Over the years, the U of M has eliminated programs and colleges that historically served as an entry point for Black and other students of color into the University. Eliminating programs such as the General College significantly decreased the number of Black and brown students on our campuses. [Ed. Note: General College was closed in a 2005 U of M restructuring and absorbed into the College of Education and Human Development.] If we believe education truly is the pathway out of poverty, and that it serves as a means to combat oppression, then we must build, sustain, and strengthen pathways for education equity.

The University of Minnesota was founded in 1851, and Jael Kerandi was the first Black student body president in the institution’s nearly 170-year history. We believe her example can encourage future Black students of the U of M to become her successors and prepare this institution for what the future can bring. 


Where do we go from here?

The University has an amazing opportunity today to continue setting the tone nationally and leading work in a movement to defund policing and reimagine a society where these resources are allocated in ways that bring more safety, security, and preventative measures to campus life and the student experience.

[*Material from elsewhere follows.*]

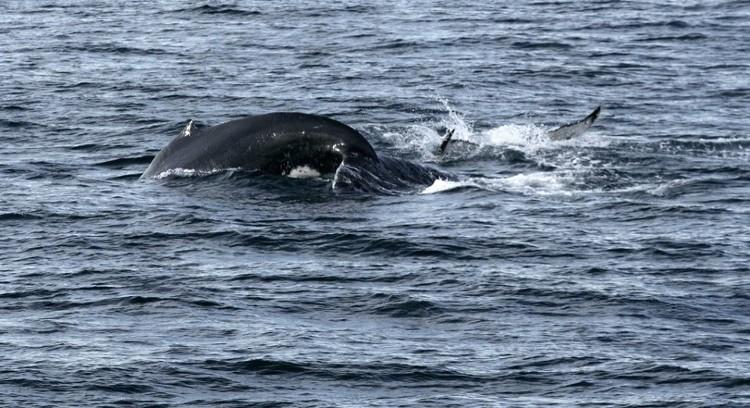 Ballenas en la Patagonia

In order to lead in this way, the University must listen to the voices of Black students and alumni. We want to share insight, perspectives, and stories about our experiences. And we want to see the University invest in Black leadership, including faculty, staff, students, vendors, professionals, and community members who are committed to the success of the student body, as well as the institution. We want to see the University research and build institutional knowledge of the root cause for negative outcomes and experiences for Black people on campus, and then leverage that knowledge to drive accountability internally. And we want to see University leadership continue taking massive action in real time to correct circumstances that exacerbate the challenges of being a Black person, Black business, Black organization, or Black initiative engaging with this institution.

Listen, invest, research, drive accountability, and take massive action in real time. This is where we should go from here, and it’s the path forward.